Marketing Manager Reclines With Glass Of Scotch After Several Hours Discussing What Font To Use In Brochure

Marketing Manager Reclines With Glass Of Scotch After Several Hours Discussing What Font To Use In Brochure

EFFIE BATEMAN | Lifestyle | Contact

A Marketing and Branding manager paid a fuck load to make everyone else’s jobs difficult has rewarded himself for some ‘hard work’ this week, having spent gruelling several hours deciding on what font to use for a brochure that no one will ever look at.

Known as the constant thorn in the side to his marketing team, John Beechum [40] loves nothing more than sending 50 emails hyper fixating on the tiniest things, such as changing a word on a pamphlet from ‘good’ to ‘great’, or dropping into the office to demand huge changes mere hours before anything goes to print.

In fact, many of his employees suspect John always has an opinion for the sake of having an opinion, because it gives him the illusion he’s contributed to something – such as today, when he had an ‘epiphany’ on the perfect font to use for a Betoota Tourism pamphlet

A four page brochure the team has already had to spend four weeks working on.

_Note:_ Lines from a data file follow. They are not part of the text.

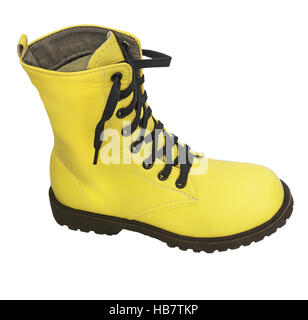 One high yellow boots with black laces - Stock Photo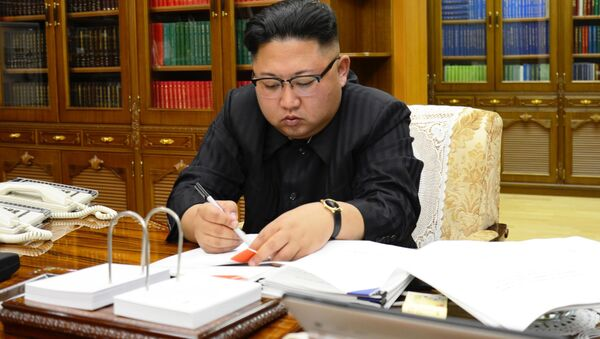 North Korean Leader Kim Jong Un signs the order to carry out the test-fire of inter-continental ballistic rocket Hwasong-14 in this undated photo released by North Korea's Korean Central News Agency (KCNA) in Pyongyang, July, 4 2017. - Sputnik International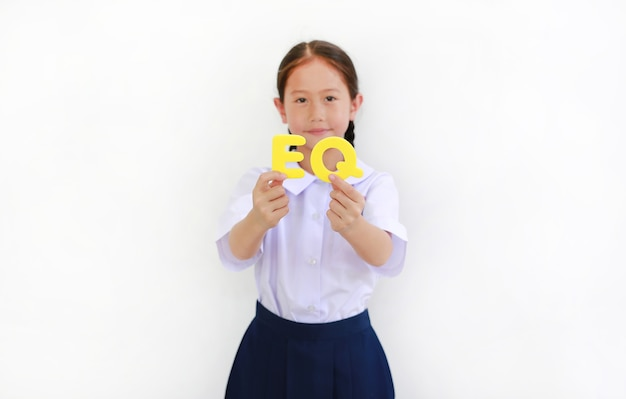 흰색 배경 위에 그녀의 얼굴에 알파벳 eq(감성 지수) 텍스트를 들고 교복을 입은 아시아 어린 소녀. 교육 개념입니다. 손에 있는 텍스트에 초점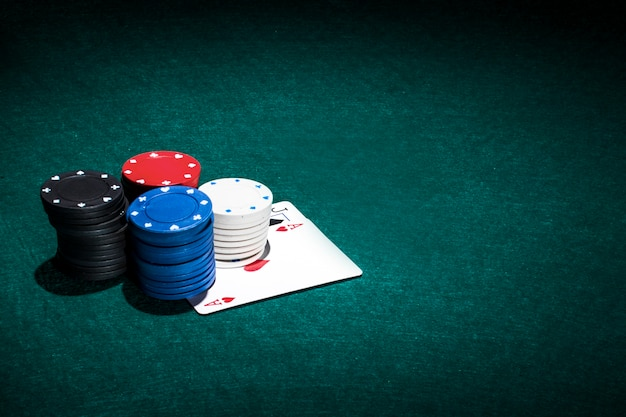 Stack of casino chips and poker card on green table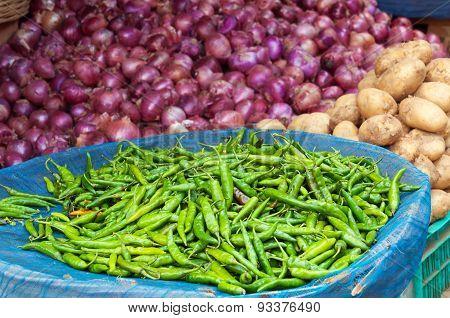 Pile of fresh green chili peppers onions potatoes on the street market. Bangalore. Karnataka. India poster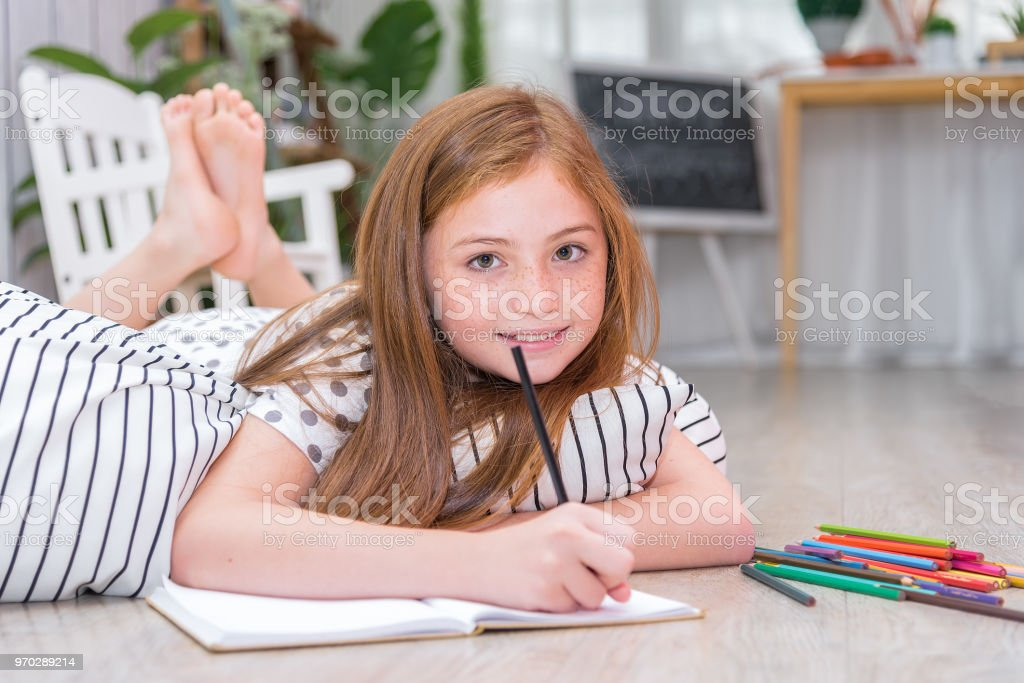 Selected Focus On Little Girls Eyes Laying Down On The Floor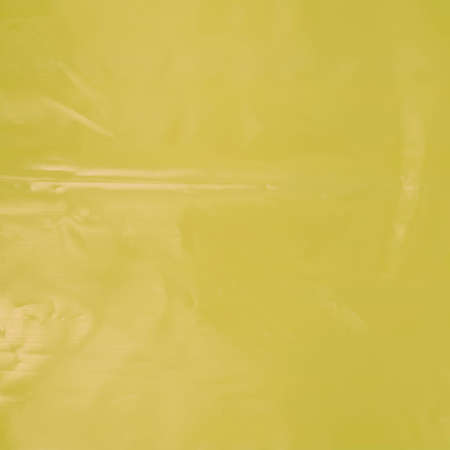 polyethylene film: Creased plastic yellow polyethylene film texture Stock Photo
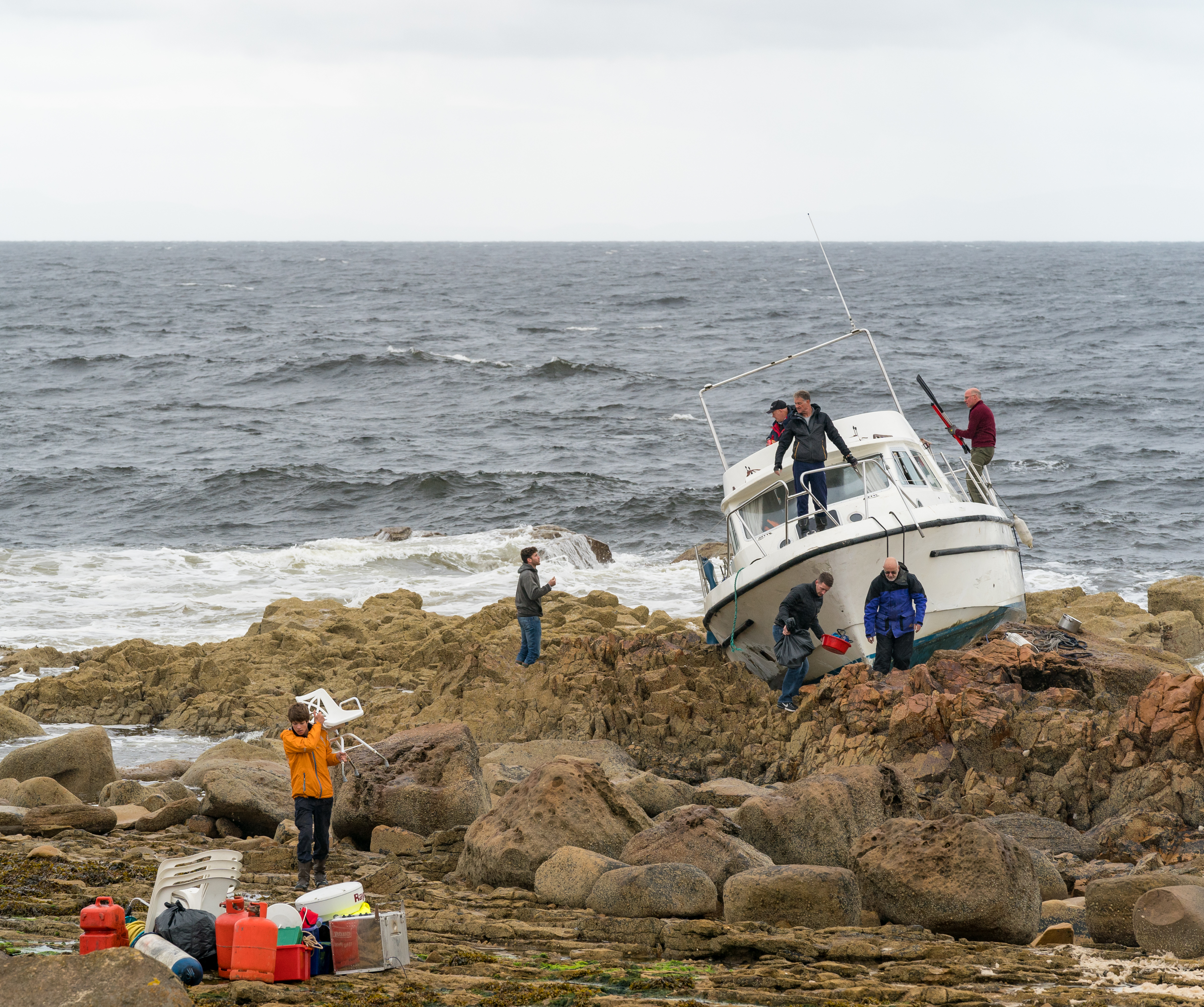Coastguard, boat owners and friends salvage equipment before the boat breaks up on the rocks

“I’ve done some thinking, and I just don’t think Helvetica is inviting enough”, said John, talking out of his ass, “it seems a bit too hoity toighty for a tourism campaign.”

“I’m thinking…Arial.”

“I also don’t like the background colour”, he added, not realising that the graphic designer looked as though she was about to have a fit, “switch the yellow to purple.”

“Thanks guys, love your work.”

More to come.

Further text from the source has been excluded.